DESCRIPTION:
A young woman has long dark brown hair and wears a loose fitting black and white striped shirt. She has pale blue nail polish on her fingernails.
TEXT: Jessica’s Story – deaf is a spectrum.
An aqua border frames Jessica and in the bottom right-hand corner, the NDC logo.
Jessica stands in a room with a large whiteboard that has blue writing on it.
JESSICA:
So I wish that my friends understood that with deaf people… deafness is a spectrum. It’s not just one definition. Deafness doesn't mean the one representation you see on television. Or the one thing that you read about in a book. It doesn’t mean that every deaf person is stone deaf and can’t hear a single thing. It’s different depending on who they're talking to or who they're encountering. And that it's okay not to be able to interact with someone perfectly the first time you meet them.
I think that a lot of my friends feel like they're walking on eggshells around me because they don't know how to interact with me. If I tell them, 'look, I'm deaf' or 'look I'm hard of hearing' they kind of feel like oh no what do I do' or 'Oh I'm so sorry' and it's nothing to walk on eggshells about.
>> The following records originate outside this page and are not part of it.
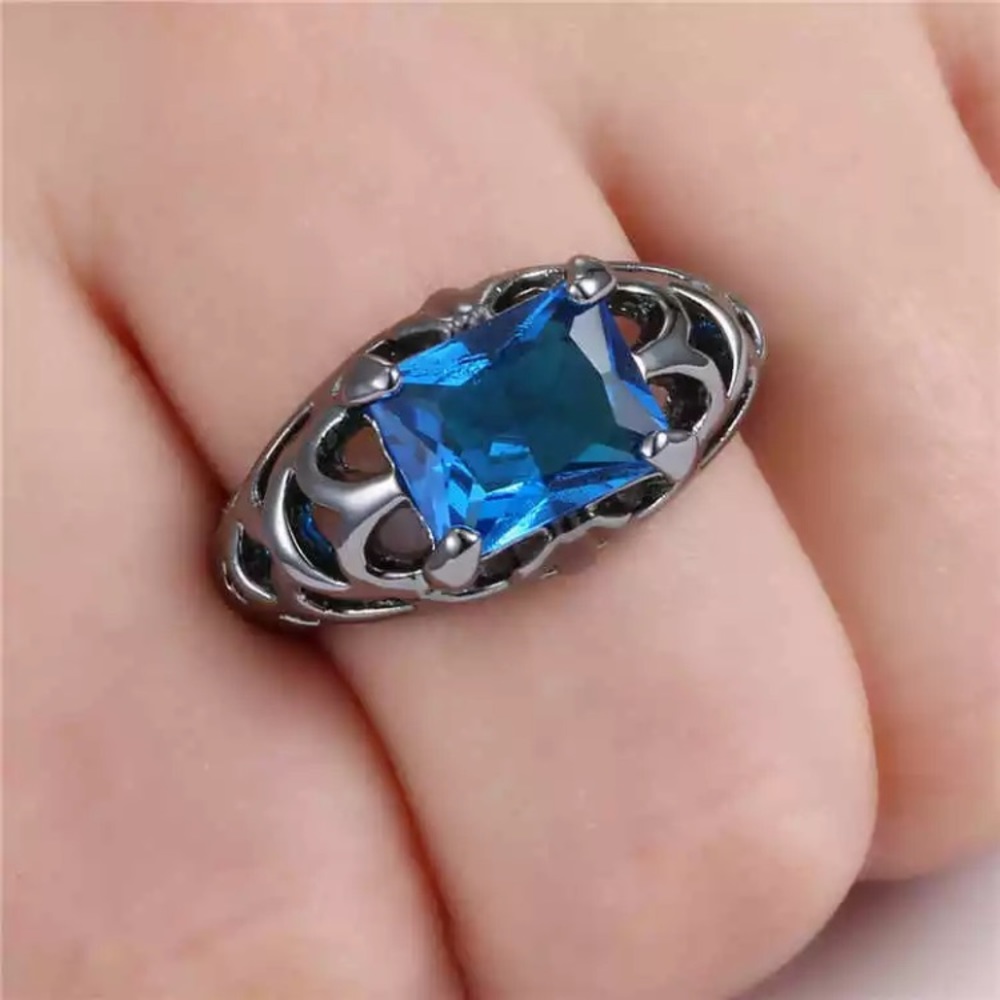 Men’s Aquamarine black gold ring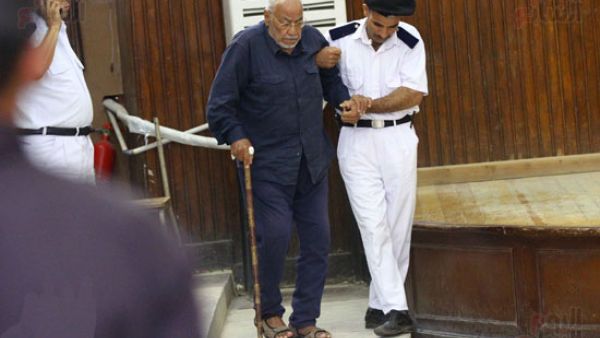 المرشد السابق للإخوان محمد مهدي عاكف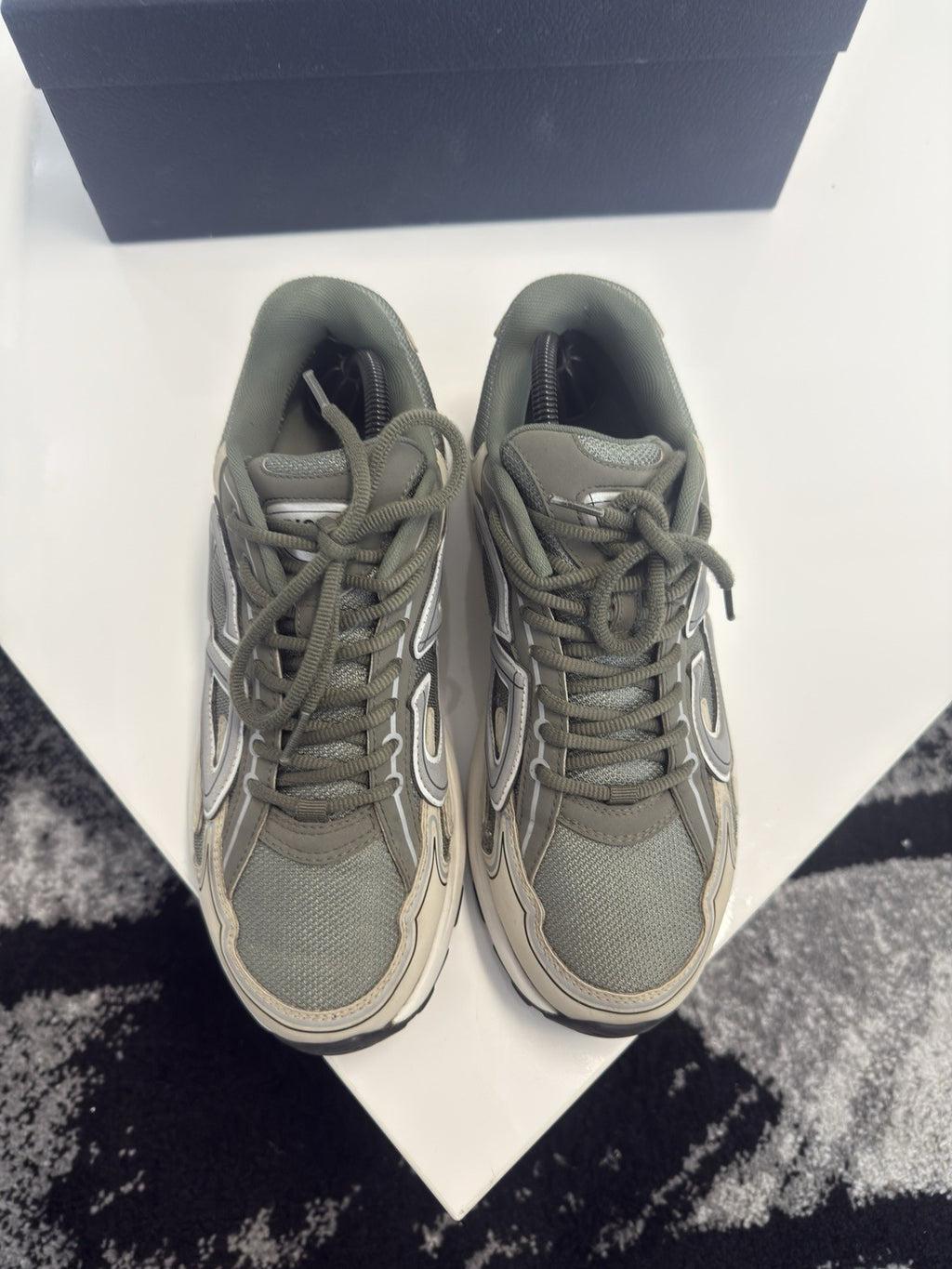 Dior B30 UK9.5 (EU43.5)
It's just one thing like any other thing and so long as you do the things that I might ask for you to do like look at me when you're talking or speak up, then we'll be just fine and there's nothing to apologize for.
Especially if you do understand that spectrum of deafness from being someone like myself who's late-deafened and has some residual hearing and sometimes uses hearing aids to somebody who could stand next to a jetliner and not hear that at all. So, it's things like that that I really wish my friends and friends of friends understood.